Stability and standardisation within the kernel for kernel modules. There are plenty of commercial products that use proprietary kernel modules that basically only work on a very specific kernel version, preventing upgrades.

Or they could just open source and inline their garbage kernel modules…

I’m struggling with this now. There’s an out of tree module I want upstreamed, but the author (understandably) doesn’t want to put in the work to upstream, so I did. The upstream folks are reluctant to take it because I didn’t actually write it.

I really don’t know what to do.

[–] fxdave@lemmy.ml 1 points 3 days ago (1 children)

I don't use any of these, but I'm curious. Could you please write some examples?

It mostly affects people working with ”fun” enterprise hardware or special purpose things.

But to take one example, proprietary drivers for high performance network cards, most likely from Nvidia.

[–] smiletolerantly@awful.systems 16 points 4 days ago

At this point, package management is the main differentiating factor between distro (families). Personally, I'm vehemently opposed to erasing those differences.

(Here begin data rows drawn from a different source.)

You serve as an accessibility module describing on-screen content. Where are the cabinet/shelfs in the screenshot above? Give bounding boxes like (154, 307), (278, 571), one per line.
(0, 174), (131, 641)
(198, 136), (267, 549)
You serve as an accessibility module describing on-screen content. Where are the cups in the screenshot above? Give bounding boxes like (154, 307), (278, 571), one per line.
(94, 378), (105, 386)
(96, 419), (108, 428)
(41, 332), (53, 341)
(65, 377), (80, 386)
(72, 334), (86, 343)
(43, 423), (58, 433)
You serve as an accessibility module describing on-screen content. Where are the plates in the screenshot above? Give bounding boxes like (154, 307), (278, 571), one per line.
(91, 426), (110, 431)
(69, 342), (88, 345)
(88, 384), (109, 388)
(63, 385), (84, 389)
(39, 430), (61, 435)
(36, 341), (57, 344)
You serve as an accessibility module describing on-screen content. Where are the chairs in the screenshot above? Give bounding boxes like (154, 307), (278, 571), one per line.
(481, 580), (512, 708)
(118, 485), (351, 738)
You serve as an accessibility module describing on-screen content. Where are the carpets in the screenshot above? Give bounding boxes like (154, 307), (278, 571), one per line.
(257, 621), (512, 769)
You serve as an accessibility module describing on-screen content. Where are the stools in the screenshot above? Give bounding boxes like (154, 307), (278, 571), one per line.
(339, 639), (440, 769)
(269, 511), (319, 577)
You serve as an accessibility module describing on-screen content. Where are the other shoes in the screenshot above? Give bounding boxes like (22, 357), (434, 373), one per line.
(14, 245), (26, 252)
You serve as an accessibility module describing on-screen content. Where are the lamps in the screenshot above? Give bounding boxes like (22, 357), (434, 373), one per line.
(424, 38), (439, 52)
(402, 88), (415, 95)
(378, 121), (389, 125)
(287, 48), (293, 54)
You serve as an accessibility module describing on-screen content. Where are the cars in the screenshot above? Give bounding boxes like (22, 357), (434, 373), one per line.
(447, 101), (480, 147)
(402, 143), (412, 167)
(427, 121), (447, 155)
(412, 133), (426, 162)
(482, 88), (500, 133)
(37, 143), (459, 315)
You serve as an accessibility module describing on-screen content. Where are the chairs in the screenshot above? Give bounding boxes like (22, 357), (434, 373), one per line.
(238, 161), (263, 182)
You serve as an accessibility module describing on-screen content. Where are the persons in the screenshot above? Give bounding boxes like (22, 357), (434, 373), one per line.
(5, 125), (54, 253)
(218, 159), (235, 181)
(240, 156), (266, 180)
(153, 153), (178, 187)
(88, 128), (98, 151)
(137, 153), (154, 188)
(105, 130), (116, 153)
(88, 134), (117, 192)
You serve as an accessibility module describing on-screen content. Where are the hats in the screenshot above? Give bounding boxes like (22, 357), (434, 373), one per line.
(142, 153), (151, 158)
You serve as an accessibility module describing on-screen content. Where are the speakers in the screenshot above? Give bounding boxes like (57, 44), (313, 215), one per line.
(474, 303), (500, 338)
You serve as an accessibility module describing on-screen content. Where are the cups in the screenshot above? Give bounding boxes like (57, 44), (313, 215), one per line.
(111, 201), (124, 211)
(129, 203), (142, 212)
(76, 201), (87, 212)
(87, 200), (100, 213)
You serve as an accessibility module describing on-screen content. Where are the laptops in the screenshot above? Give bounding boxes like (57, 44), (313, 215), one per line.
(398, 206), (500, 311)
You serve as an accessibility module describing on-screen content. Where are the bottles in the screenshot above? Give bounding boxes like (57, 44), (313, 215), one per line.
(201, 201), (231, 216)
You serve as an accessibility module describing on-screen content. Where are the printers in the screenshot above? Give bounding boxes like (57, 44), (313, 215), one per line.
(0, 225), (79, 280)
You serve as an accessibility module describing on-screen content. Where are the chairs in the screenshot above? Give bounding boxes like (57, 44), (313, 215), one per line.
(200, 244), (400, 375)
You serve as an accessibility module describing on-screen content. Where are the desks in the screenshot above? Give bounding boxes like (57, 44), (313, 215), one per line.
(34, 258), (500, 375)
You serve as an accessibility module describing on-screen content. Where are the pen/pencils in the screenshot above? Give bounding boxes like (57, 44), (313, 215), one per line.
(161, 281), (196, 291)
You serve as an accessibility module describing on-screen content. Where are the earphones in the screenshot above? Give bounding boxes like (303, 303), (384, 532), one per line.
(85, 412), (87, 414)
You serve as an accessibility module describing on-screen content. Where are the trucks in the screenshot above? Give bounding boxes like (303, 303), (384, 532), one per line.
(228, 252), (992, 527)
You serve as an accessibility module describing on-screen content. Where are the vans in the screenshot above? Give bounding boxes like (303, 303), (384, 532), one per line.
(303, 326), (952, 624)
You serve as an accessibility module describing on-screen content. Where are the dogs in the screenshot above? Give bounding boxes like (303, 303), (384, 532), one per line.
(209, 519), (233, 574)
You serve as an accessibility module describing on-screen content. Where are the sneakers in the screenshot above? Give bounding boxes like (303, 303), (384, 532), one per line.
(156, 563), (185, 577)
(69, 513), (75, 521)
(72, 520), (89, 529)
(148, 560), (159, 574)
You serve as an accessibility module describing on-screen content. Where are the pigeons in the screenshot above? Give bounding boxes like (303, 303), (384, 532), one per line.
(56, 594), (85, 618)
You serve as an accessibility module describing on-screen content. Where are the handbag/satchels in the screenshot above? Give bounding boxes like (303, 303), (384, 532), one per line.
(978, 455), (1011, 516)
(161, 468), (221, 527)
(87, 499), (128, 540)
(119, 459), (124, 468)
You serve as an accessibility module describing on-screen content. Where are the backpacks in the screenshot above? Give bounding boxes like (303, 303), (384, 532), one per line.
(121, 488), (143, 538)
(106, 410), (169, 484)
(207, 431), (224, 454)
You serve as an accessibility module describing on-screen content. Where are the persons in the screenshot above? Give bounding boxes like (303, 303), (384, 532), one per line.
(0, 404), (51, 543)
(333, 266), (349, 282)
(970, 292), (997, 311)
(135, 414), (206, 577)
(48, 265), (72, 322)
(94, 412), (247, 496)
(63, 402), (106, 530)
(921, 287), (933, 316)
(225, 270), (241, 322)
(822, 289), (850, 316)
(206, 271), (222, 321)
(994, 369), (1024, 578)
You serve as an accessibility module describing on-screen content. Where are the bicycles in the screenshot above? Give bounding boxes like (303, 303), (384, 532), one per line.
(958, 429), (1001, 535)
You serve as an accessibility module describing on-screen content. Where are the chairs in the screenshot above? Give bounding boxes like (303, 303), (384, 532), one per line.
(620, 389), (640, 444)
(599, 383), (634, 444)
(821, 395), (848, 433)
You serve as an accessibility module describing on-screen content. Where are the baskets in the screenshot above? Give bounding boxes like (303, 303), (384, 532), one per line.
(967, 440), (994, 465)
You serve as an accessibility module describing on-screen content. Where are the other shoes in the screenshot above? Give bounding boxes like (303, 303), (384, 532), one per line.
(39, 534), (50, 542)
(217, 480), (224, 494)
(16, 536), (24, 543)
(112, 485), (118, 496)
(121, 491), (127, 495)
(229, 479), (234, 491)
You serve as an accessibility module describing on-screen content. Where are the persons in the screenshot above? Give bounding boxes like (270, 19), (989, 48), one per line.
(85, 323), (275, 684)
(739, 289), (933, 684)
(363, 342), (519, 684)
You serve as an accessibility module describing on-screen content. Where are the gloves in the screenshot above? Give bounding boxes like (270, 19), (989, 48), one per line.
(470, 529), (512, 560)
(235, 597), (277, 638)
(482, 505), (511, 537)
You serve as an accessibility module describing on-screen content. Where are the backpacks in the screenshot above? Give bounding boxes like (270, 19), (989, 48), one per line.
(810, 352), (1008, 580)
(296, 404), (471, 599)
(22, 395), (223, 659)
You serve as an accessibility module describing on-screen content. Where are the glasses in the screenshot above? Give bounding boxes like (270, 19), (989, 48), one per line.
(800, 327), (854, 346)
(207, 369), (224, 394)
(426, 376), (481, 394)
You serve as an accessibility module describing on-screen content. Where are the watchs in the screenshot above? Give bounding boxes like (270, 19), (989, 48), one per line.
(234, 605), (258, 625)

The "just use flatpak!" crowd is kind of correct when we're talking solely about Linux newcomers, but if you are at all comfortable with light troubleshooting if/when something breaks, each package manager has something unique und useful to offer. Pacman and the AUR a a good example, but personally, you can wring nixpkgs Fron my cold dead hands.

And so you will never get people to agree on one "standard" way of packaging, because doing your own thing is kind of the spirit of open source software.

But even more importantly, this should not matter to developers. It's not really their job to package the software, for reasons including that it's just not reasonable to expect them to cater to all package managers. Let distro maintainers take care of that.